Der Teufelstritt im Dom

Der Fußabdruck am Eingang der Frauenkirche gab Anlaß zu mancherlei Vermutungen über seine Entstehung. Eine Sage erklärt ihn so:

Meister Jörg Ganghofer hatte die Frauenkirche schon fast vollendet, als der Höllenfürst von dem Bau erfuhr.

"Was, schon wieder eine Kirche in München!" schrie er - vor Wut fast zerspringend - den Unterteufel an, der ihm die schlechte Nachricht überbracht hatte, der aber wahrhaftig nichts dafür konnte. "Dort sind ohnehin genug Kirchen, die mir ein Dorn im Auge sind, mehr als genug!"

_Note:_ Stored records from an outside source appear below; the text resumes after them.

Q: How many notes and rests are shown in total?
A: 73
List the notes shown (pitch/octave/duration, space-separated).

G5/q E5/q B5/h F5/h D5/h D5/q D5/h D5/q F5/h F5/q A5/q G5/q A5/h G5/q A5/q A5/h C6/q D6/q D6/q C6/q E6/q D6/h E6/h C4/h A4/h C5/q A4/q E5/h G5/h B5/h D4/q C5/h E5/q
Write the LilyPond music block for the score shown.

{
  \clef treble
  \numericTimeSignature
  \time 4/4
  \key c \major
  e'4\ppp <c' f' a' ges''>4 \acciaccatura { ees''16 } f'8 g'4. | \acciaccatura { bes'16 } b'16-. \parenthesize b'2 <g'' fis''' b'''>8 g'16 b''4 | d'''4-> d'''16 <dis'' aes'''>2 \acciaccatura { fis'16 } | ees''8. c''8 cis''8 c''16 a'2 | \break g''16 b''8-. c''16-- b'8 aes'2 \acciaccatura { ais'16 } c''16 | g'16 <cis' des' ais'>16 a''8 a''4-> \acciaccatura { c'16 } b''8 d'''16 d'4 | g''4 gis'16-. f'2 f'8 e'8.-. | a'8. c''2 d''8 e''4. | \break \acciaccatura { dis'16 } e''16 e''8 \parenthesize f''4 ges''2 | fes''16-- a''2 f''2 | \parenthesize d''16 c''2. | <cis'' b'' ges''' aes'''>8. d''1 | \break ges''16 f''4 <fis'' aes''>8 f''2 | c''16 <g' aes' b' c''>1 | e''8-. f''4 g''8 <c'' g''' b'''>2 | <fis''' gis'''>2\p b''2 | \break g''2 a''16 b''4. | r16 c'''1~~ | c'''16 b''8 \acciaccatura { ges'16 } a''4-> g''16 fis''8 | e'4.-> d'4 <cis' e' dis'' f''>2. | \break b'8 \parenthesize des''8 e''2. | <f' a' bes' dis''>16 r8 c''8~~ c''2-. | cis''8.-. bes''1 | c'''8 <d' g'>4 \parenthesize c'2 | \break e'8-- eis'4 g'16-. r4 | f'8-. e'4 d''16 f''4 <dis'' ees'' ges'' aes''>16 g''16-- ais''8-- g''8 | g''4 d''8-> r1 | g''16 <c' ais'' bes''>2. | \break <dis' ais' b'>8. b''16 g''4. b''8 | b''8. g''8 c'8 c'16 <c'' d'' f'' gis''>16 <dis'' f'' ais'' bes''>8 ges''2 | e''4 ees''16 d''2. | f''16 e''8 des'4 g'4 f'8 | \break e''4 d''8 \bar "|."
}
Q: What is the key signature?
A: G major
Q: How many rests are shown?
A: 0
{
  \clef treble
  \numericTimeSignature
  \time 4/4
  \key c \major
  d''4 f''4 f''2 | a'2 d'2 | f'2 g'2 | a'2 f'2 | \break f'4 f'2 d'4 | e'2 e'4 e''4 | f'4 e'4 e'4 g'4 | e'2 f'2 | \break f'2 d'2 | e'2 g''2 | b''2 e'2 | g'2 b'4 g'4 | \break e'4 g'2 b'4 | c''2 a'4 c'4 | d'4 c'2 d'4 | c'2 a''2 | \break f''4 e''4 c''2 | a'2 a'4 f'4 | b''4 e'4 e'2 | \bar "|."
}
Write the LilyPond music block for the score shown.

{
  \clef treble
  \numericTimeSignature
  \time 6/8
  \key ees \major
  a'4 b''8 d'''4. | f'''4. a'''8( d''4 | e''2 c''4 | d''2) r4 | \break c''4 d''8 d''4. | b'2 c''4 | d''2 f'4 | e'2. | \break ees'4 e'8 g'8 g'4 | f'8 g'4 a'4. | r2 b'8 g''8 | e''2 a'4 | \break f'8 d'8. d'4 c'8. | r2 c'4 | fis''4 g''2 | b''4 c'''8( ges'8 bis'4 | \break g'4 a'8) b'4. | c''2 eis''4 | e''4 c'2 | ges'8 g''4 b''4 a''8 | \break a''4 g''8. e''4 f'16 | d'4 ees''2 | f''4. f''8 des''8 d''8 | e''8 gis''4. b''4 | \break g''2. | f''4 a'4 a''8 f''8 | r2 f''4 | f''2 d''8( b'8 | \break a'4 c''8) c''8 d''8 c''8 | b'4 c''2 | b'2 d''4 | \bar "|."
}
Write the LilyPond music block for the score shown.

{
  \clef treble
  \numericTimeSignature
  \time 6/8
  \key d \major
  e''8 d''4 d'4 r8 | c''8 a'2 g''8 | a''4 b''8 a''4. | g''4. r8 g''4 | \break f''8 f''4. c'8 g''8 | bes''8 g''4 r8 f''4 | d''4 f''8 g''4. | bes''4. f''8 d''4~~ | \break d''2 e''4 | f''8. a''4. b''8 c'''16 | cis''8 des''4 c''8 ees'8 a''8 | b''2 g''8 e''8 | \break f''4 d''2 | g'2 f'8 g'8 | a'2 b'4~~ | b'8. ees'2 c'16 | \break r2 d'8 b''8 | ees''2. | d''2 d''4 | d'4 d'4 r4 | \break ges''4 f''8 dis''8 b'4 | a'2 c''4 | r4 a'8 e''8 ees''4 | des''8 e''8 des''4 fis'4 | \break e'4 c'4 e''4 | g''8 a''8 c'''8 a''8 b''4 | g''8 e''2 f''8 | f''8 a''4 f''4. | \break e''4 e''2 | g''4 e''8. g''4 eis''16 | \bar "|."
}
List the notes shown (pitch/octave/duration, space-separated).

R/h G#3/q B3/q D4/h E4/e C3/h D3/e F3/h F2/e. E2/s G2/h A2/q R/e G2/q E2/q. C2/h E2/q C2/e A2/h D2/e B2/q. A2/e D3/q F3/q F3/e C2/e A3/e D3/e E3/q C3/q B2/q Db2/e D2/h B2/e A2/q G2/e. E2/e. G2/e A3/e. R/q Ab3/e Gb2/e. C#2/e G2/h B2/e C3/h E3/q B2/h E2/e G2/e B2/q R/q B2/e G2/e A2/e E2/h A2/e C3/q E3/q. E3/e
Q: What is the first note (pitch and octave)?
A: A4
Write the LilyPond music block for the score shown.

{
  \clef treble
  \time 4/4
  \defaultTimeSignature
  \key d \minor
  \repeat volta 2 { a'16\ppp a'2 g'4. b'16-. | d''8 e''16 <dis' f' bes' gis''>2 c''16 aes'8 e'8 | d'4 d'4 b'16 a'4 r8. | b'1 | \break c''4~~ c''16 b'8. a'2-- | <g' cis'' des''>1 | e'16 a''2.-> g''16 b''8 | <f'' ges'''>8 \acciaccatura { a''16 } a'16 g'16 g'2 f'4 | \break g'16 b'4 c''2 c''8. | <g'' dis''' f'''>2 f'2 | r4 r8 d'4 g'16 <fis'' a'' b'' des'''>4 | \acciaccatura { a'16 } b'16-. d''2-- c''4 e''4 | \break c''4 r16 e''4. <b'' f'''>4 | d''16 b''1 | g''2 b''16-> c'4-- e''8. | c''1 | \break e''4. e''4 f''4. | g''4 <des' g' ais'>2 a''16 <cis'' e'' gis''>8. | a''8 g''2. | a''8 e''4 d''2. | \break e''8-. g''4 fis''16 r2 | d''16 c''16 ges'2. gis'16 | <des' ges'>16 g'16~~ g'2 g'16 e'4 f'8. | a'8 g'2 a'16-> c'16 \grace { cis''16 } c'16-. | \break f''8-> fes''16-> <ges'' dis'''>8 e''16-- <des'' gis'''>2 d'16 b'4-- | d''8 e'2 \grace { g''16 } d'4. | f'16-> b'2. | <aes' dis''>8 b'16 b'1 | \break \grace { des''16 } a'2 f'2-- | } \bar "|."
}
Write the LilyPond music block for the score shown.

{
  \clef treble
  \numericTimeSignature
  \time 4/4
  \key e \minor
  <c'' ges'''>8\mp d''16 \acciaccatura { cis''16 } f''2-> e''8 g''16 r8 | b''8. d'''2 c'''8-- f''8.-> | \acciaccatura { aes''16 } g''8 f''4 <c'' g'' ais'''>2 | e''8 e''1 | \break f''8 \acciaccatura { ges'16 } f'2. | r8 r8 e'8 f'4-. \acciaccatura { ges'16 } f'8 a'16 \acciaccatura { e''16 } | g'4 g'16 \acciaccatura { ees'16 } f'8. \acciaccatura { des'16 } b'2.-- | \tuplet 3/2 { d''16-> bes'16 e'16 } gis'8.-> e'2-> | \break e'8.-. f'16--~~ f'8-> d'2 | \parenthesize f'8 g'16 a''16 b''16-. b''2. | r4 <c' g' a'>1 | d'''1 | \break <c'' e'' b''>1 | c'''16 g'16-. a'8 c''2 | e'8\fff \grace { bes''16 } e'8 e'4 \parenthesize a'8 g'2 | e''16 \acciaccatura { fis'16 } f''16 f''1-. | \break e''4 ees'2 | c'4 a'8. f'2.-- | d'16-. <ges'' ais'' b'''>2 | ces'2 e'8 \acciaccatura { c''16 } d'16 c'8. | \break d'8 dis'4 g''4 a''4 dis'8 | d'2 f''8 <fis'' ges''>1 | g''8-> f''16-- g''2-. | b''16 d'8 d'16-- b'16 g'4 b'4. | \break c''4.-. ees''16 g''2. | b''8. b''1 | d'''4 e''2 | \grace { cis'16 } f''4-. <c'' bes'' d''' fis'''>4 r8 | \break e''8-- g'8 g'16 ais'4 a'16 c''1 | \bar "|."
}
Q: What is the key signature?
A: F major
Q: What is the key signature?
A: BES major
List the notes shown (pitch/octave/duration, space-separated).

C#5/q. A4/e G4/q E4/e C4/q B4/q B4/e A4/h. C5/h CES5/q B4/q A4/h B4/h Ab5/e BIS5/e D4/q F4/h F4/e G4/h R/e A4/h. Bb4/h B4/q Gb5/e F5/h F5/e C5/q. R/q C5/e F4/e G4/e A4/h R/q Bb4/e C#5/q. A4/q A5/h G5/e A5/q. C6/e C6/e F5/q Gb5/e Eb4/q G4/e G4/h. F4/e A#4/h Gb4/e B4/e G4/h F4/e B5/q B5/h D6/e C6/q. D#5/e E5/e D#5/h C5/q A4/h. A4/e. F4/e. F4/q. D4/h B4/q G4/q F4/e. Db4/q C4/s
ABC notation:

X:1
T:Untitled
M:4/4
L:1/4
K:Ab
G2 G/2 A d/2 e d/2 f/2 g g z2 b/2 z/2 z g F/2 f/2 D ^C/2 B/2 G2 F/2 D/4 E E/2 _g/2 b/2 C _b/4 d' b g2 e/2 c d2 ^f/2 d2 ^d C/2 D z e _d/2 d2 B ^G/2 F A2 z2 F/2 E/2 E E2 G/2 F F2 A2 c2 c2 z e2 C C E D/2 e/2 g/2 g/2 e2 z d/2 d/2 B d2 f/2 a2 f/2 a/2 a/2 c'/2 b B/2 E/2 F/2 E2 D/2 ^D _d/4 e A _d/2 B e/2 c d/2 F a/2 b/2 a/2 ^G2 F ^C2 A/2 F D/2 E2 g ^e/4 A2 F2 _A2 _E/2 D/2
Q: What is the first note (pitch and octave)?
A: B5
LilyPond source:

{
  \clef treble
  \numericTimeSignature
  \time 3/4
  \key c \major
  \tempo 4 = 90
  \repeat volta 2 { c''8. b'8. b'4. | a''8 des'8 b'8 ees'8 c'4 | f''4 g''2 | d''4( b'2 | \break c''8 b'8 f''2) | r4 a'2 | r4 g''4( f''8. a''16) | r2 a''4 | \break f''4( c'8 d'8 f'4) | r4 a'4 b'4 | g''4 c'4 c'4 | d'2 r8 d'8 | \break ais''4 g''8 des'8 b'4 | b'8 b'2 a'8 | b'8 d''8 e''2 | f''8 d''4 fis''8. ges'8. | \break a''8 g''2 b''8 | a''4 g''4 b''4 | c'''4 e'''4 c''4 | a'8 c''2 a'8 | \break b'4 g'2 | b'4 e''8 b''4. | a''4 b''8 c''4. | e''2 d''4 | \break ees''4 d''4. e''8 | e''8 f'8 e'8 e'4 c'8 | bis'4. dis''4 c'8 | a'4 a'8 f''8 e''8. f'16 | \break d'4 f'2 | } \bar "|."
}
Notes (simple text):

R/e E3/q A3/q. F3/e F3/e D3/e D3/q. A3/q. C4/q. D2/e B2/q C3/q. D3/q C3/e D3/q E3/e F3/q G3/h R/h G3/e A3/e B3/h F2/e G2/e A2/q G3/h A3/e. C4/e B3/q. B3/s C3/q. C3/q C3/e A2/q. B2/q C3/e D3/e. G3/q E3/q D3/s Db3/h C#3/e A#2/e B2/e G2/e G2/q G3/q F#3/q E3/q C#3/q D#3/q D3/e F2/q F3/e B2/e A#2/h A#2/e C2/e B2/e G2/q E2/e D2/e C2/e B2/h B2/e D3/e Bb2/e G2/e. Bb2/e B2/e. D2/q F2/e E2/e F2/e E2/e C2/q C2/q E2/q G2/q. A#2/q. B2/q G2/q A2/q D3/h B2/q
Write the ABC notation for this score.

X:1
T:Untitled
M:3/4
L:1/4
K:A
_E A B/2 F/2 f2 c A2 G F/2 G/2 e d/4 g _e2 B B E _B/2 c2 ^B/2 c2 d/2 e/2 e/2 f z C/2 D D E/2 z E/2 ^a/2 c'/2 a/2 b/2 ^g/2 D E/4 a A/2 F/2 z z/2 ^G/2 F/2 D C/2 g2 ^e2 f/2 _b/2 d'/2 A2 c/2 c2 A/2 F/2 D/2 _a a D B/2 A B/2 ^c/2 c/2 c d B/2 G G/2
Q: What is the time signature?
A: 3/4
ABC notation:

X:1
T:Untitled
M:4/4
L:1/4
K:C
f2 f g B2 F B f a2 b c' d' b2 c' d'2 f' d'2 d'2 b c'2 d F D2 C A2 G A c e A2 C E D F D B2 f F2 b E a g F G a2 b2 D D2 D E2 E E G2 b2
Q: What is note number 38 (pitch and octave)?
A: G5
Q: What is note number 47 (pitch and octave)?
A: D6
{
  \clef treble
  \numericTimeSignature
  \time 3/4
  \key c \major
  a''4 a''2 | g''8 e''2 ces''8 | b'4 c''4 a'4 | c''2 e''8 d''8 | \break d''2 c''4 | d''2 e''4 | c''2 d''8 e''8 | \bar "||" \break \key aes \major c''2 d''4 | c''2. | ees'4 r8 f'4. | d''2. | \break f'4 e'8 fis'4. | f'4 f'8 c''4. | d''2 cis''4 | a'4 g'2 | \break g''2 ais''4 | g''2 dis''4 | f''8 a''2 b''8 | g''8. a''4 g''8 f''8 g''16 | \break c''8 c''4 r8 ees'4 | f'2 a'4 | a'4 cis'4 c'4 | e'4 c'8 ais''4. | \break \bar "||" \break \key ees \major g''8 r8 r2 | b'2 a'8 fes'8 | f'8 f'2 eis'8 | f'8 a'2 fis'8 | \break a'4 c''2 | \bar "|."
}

"Das können wir nicht dulden, Majestät", pflichtete ihm der Unterteufel bei und zog sich dann schleunigst zurück, um nicht Opfer des Zornes seines Herrschers zu werden. Der aber tobte weiter:

"Das werde ich auch nicht dulden! Es bringt meinem Reich zu großen Schaden. Da werden die Sünder, mit denen ich mich jahrelang abgeplagt habe, sich wieder zu Maria flüchten und beten und beten. Und wie ich Maria kenne, wird sie sich wieder erweichen lassen und bei ihrem Sohn ein gutes Wort für diese Seelen einlegen, so daß sie mir zuguterletzt doch noch durch die Lappen gehen. Das ist zuviel! Womöglich bekommen wir hier unten noch Nachwuchsschwierigkeiten! Ich muß diesen Bau um jeden Preis verhindern!"

Feuer- und schwefelspeiend fuhr er aus der Hölle, eilte zu seinem Freund, dem wilden Sturm, und beriet sich mit ihm.

"Sei froh, daß du noch rechtzeitig von der Sache Wind bekommen hast, da kann man wenigstens etwas dagegen unternehmen!" beruhigte dieser den Tobenden. "Wir zwei werden mit der Kirche schon fertig werden! Solange sie noch nicht geweiht ist, kannst du sie noch betreten und von innen her zerstören. Ich greife sie von außen an. Zusammen werden wir sie schon zu Fall bringen, wir müßten nicht Sturm und Teufel sein!"

Flugs begaben sich die beiden wüsten Gesellen zum Frauenplatz, wo sich das fromme Gebäude erhob, und machten sich ans Werk. Mit einem großen Satz sprang der Teufel in die Kirche hinein. Unter der Orgel blieb er stehen, schaute sich um und überlegte, wo er am besten mit der Zerstörung beginnen sollte. Da überzog plötzlich ein Grinsen satanischer Freude sein Gesicht, das auch so schon häßlich genug war. Er hatte nämlich, so eifrig er sich auch umgeschaut hatte, kein einziges Fenster in der ganzen Kirche entdecken können.

"Da haben die dummen Tölpel von Bauleuten doch tatsächlich die Fenster vergessen!" schrie er, schlug sich hohnlachend auf die Schenkel und stampfte vor Freude mit dem Fuß so fest auf, daß der Tritt sich in den Stein auf dem er stand, eingrub. "In eine Kirche ohne Fenster geht kein Mensch zum Beten, da ist der ganze Bau umsonst, ha, ha, ha!"

Vergnügt und bester Dinge machte er sich von dannen, weil die unglaubliche Dummheit des Baumeisters ihm die Mühe erspart hatte, das Gotteshaus zu zerstören.

Wohl bemerkte er später seinen Irrtum, als er die Scharen von Menschen sah, die in die Kirche strömten. Doch obgleich es ihn vor Wut fast zerriß, er konnte dem Bauwerk nichts mehr anhaben, weil es schon geweiht war. Der Sturm aber, der Bundesgenosse des Teufels, rast noch immer in ohnmächtigem Grimm um die Frauenkirche. Er rüttel und zerrt an dem Gebäude und versucht verzweifelt, die Frommen vom Betreten der Kirche abzuhalten. Er saust ihnen um die Ohren, zerrauft ihnen die Haare oder reißt ihnen die Hüte herunter und wirbelt sie fort. Dieses vergebliche, aber nie nachlassende Bemühen des Sturmwindes, die Leute von dem Gotteshaus fernzuhalten, ist auch der Grund dafür, daß es um die Frauenkirche herum immer so zieht.

Quelle: Gisela Schinzel-Penth, Sagen und Legenden von München, Frieding 1979, S. 69 - 71.